Sandra Oh stars as Dr. Ji-Yoon Kim who begins the series with a pep in her step as she has  been appointed chair of a prestigious college’s English department. The show might have the veneer of a “Downtown Abbey” or a “Crown” in its stateliness but it presents academia as a brutal game of dog-eat-dog in “Ozark” or “Breaking Bad” territory where everyone is incentivized to deliver Dr. Kim’s head on a platter.

Of course, anyone with a cursory familiarity with the current state of academia knows that it is ripe for this kind of high stakes drama. There's declining revenues for brick and mortar institutions, the struggle for liberal arts to compete with STEM disciplines for funding, vastly changing political and social mores (AKA the rise of cancel culture, more on that later), and the wasteful spending for athletics and extravagant architecture. These issues are interwoven into the drama as well as can be within a criminally short six-episode arc.

Like an Aaron Sorkin drama, everyone is articulate and well-poised because, hey, they’re English teachers. But there’s a clear exception out of the gate in the slovenly mess Bill Dobson (Jay Duplass). Dobson holds the distinction of being a popular author though he's still reeling from the death of his wife and he's barely holding it together.
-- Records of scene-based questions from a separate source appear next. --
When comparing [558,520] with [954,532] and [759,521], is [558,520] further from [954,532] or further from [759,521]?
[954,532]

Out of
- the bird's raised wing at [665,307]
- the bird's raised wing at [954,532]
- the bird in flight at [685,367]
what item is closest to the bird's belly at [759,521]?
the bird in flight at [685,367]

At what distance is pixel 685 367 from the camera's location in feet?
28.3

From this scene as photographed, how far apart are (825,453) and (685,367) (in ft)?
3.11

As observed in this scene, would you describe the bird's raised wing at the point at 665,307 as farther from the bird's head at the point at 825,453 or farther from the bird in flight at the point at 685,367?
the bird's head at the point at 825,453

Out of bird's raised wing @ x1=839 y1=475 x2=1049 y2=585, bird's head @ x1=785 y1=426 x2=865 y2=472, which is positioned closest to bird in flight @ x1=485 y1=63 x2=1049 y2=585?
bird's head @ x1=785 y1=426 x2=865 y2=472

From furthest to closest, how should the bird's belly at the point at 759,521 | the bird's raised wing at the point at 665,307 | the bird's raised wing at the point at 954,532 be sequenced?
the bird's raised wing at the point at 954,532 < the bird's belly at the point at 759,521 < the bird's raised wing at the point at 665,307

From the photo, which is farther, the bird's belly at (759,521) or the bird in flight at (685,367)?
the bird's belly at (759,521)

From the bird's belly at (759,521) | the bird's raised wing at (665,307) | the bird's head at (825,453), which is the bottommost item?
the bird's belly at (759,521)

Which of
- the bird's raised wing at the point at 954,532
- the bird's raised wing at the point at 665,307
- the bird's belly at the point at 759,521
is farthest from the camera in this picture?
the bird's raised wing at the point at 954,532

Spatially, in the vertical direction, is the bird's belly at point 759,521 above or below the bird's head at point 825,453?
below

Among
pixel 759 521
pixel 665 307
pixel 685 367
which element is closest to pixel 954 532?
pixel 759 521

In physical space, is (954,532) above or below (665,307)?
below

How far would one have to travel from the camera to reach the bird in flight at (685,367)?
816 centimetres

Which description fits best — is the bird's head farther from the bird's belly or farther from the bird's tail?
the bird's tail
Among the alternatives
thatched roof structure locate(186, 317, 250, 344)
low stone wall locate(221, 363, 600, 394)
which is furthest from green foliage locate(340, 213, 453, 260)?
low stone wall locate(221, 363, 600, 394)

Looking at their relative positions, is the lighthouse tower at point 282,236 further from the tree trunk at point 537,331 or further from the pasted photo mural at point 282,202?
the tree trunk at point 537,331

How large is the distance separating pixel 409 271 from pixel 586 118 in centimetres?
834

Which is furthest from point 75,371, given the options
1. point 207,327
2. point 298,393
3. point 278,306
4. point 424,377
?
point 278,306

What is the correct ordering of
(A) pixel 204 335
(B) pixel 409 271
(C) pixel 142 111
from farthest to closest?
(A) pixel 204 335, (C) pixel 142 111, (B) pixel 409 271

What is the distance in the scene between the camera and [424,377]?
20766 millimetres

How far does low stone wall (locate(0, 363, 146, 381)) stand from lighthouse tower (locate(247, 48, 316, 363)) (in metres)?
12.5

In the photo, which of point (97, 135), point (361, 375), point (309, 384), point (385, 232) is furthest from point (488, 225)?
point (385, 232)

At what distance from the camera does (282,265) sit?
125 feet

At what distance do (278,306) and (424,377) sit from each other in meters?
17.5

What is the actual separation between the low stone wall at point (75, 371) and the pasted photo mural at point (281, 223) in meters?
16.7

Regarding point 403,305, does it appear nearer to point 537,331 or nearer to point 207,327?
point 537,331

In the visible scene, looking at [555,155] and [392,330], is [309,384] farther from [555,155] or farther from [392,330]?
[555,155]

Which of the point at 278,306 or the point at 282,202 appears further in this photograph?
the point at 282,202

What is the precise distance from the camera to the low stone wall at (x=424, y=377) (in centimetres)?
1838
Think Robin Williams’ “Dead Poets Society” character if that character was drunkedly reciting odes while urinating into a trash can.

We also have a trio of old fogies who are in danger of being put to pasture by the Dean for drawing big salaries and not having high enrollments. None of them come off looking particularly capable and it's probably not coincidental that they are all white (believe me, there are plenty of boring old dinosaurs of all ages in academia). The ring master of this trio, Elliot Rentz (Bob Balaban) talks at three miles an hour and wears a bow tie and basically has a sign that says “I was last seen as cool 70 years ago.” He’s joined by a professor, Joan Hambling (Holland Taylor), whose flighty schemes and inability to connect to the internet bring a lot of comic mileage.

On the other end of the spectrum, there’s a young black professor who caters to student wokeness and short-attention spans, Yaz McKay (Nana Mensah). If you want your Moby Dick analysis filled with raps about the patriarchy, this is the class for you.

To some like me, “The Chair” might be guilty of perpetuating the oversimplification of portraying all white people as being deterrents to progress, and black people being breaths of fresh air. The pervading fear of death by cancel culture is also something that is dealt with in full force here among other issues. One scene, portraying a town hall between Dobson and several students to whom he accidentally caused offense, escalates into a full-on nightmare reminiscent of a twitter mob. That the discourse in that scene eventually becomes governed be whoever yells loudest is pretty brutal to watch.  

Similarly, others who place heavy emphasis on hierarchies of privilege as definitive of how to decipher society might be equally unsettled by seeing a protagonist defending the careers of the failing white side characters. If nothing else, there is plenty of merit to that argument from a capitalist perspective.

In other words, “The Chair” is an equal opportunity provoker and shows that are this intelligently provocative are rare. Whether the show paints one side of this divide with too broad of a stroke or not, the overriding takeaway of Dr. Kim fighting for everyone in her flock has a unifying quality that’s enough to get past any queasy scene.

If there’s one major shortfall in the series, it’s the running time. I’ve rarely seen it as my role to critique the length of a series but the running time of just six half-hour episodes simply undercooks nearly every major storyline.